▸ **To be done**:
Copy the lines below word for word, keeping every character as it appears.

▸ **Raw data**:
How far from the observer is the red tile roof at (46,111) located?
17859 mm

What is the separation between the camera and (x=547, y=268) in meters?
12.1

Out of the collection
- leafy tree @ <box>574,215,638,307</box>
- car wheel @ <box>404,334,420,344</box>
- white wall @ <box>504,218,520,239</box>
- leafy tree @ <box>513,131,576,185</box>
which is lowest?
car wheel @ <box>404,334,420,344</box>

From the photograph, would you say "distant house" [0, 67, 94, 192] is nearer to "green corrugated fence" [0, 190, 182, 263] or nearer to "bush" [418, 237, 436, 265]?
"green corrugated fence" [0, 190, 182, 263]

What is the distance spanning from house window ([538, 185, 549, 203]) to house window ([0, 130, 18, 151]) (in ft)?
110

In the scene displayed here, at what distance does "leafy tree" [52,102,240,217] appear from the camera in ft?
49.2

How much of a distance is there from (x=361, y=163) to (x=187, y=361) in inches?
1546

▸ **Correct answer**:
How far from the observer is the red tile roof at (46,111) located?
17859 mm

What is the separation between the camera and (x=547, y=268) in meters?
12.1

Out of the collection
- leafy tree @ <box>574,215,638,307</box>
- car wheel @ <box>404,334,420,344</box>
- white wall @ <box>504,218,520,239</box>
- leafy tree @ <box>513,131,576,185</box>
which is lowest?
car wheel @ <box>404,334,420,344</box>

From the photograph, would you say "distant house" [0, 67, 94, 192] is nearer to "green corrugated fence" [0, 190, 182, 263] or nearer to "bush" [418, 237, 436, 265]?
"green corrugated fence" [0, 190, 182, 263]

What is the distance spanning from house window ([538, 185, 549, 203]) to house window ([0, 130, 18, 151]) (in ft)?
110

In the scene displayed here, at what distance does "leafy tree" [52,102,240,217] appear from the camera in ft?
49.2

How much of a distance is there from (x=361, y=163) to (x=187, y=361) in inches?
1546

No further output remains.